## Verilen alıntı
━━━━━━
Değersizleştik!

Soru sorarak başlayalım: Bir “şey”in değerini belirleyen unsur nedir?

Ekonomi biliminin buna verdiği cevap açık: O “şey”i üretmek için gereken “emek-zaman”.

“Şey”ler sözkonusu olduğunda bu hesabı yapmak kolay tabi ki. Peki ya “insan”ın değerini belirleyen unsur nedir? Diploma, aldığı ücret, oturduğu ev?.. Bunlar mı bir insanı daha “değerli” kılar? Ve tüm bunlara vereceğiniz cevap ne olursa olsun; son dönemde giderek daha yoğun bir biçimde “değersiz”leştiğimizi hissetmiyor muyuz?

Bir taraftan reklam sloganları “sen her şeyin en iyisine layıksın” diye bağırırken, diğer taraftan hiç bir şeyin iyisine layık görülmediğimizi anlıyor ve yaşıyoruz kendi dünyalarımızda.

Tıpkı ülkenin parasının değerinin düşmesi gibi, insanların da değeri düşüyor.

 

Yaşamlarımızın kalitesi-değeri düşerken

En üsttekileri-zenginleri-sömürücüleri bir kenara bırakacak olursak, toplumun her kesimi maddi-manevi bir statü kaybı yaşıyor artık. “Hizmet”in ve “mal”ın en kötüsüne, en adisine maruz bırakılıyor.

Geçilmeyen köprülerden daha değersiz bizim hayatlarımız; bu köprüler için yandaşa-işbirlikçiye milyarlarca dolar akıtılırken, 5 bin 500 liraya çıkartılan asgari ücret bile açlık sınırının altında kalıyor. Ülkedeki nüfusun yarısından fazlası, açlık sınırının altında yaşamaya mahkum ediliyor.
━━━━━━
## Gösterilen bilgiler
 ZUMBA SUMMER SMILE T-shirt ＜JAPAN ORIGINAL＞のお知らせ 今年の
━━━━━━
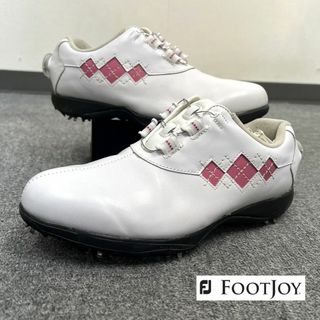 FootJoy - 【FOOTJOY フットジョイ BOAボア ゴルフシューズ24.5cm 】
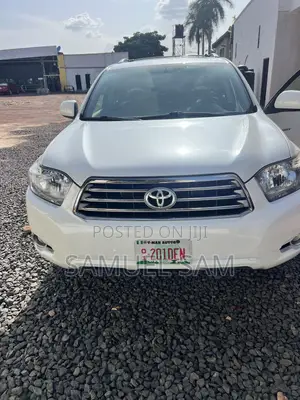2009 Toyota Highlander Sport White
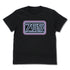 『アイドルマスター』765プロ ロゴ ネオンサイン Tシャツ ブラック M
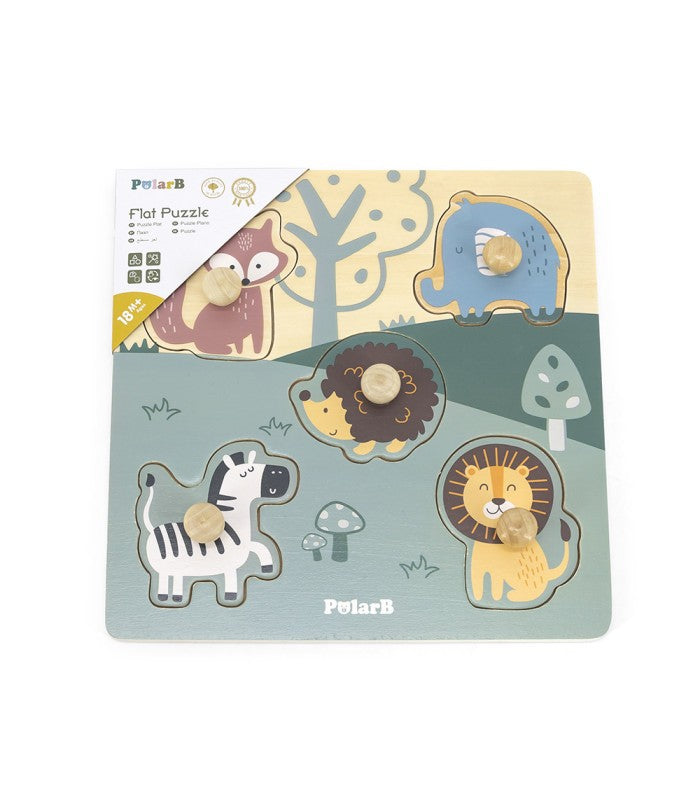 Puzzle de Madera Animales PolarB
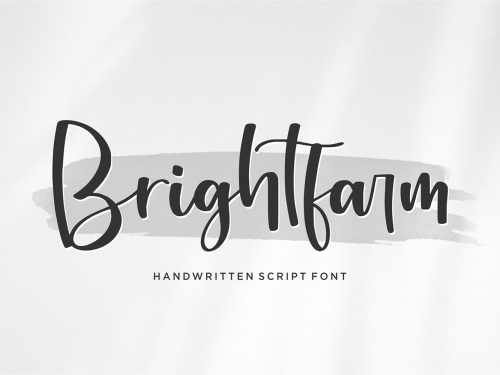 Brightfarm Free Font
━━━━━━
## Yapılacak görevler
A: Değersizleşme üzerine yazıdan "En üsttekileri-zenginleri-sömürücüleri bir" sözlerinden başlayıp "adisine maruz bırakılıyor." sözleri de dahil olmak üzere bölümü olduğu gibi yazın.
B: Değersizleşme üzerine yazıya göre yazar, hayatlarımızın geçilmeyen köprülerden daha değersiz olduğunu neden söylüyor? Bir ile üç cümle arasında açıklayın.

## Alıştırma cevapları
A:
En üsttekileri-zenginleri-sömürücüleri bir kenara bırakacak olursak, toplumun her kesimi maddi-manevi bir statü kaybı yaşıyor artık. “Hizmet”in ve “mal”ın en kötüsüne, en adisine maruz bırakılıyor.

B: Bu köprüler için yandaşa-işbirlikçiye milyarlarca dolar akıtılıyor. Buna karşılık 5 bin 500 liraya çıkartılan asgari ücret bile açlık sınırının altında kalıyor. Ülkedeki nüfusun yarısından fazlası da açlık sınırının altında yaşamaya mahkum ediliyor.